Upside down. Another Biblical theme.

Another reason, Scripture notes, is that David was a man of war, his hands stained with blood (1 Chronicles 28:3). If they were to have a temple, God wanted it to be built by a man of peace – Solomon. But even more, God wanted to remind Israel: “I am the One who builds. I am the One who establishes.

Temples Then and Temples Now

On the surface, Solomon’s Temple resembled other temples of its time: a sacred inner chamber, priestly rituals, sacrifices, and an emphasis on order and beauty.

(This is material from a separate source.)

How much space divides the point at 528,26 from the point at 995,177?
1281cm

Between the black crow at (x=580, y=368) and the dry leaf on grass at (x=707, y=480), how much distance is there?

But the distinction was profound. Pagan temples were built to contain an image of the pagan god with a carved idol that embodied the deity’s “presence.” In contrast, Israel’s Temple was built for the presence of the living God Himself. No idol sat in the Holy of Holies – only the ark of the covenant, a symbol of God’s throne. And when Solomon dedicated the Temple, God’s glory, in a theophany, filled the house like a cloud (1 Kings 8:10–11). Yahweh Himself took up residence.

Temple Theology 101

The Temple stood as more than an architectural marvel. It declared foundational truths about God and His kingdom:

  • God dwells with His people. The Temple embodied the covenant promise: “I will be your God, and you will be My people.”
  • God is holy. Access to His presence was carefully ordered, with layers of increasing sanctity leading to the Holy of Holies.
  • God provides atonement. Sacrifices reminded Israel that sin separates humanity from God, and blood was necessary for forgiveness.
  • God reigns as King. The Temple was His throne room in Jerusalem, reminding Israel they were His covenant people under His rule.

The Temple wasn’t just a religious building – it was a kingdom declaration.

The Greater Temple: Jesus Christ

Yet the Temple was never the ultimate goal. It was a shadow pointing forward to something greater. When Jesus arrived, He referred to Himself as the true Temple: “Destroy this temple, and in three days I will raise it up” (John 2:19). In Him, God’s presence didn’t merely dwell in stone walls, but it walked among us in flesh and blood. The Word became flesh and tabernacled among us (John 1:1`4, AMPC).

Paul captures this beautifully in Colossians 1:15: “The Son is the image of the invisible God, the firstborn over all creation.” Unlike the pagan temples with their carved images, Jesus Himself is the true image of God. He is not a symbol but the reality – God’s presence embodied fully.

And through Him, the covenant refrain takes on its deepest meaning: because of Jesus, God can say to Jew and Gentile alike, “I will be your God, and you will be My people” (2 Corinthians 6:16).

Dwelling with God Forever

From tabernacle to Temple to Christ, the story is one of God’s presence with His people. What began as a tent in the wilderness finds its completion not in stone, but in a Person – and ultimately, in a city where God Himself will dwell with humanity forever: “God’s dwelling place is now among the people, and he will dwell with them. They will be his people, and God himself will be with them and be their God.” (Revelation 21:3).

The Temple reminds us that God’s desire has always been to take up residence with His people. And in Jesus, that desire has been fulfilled in ways far greater than David or Solomon ever imagined.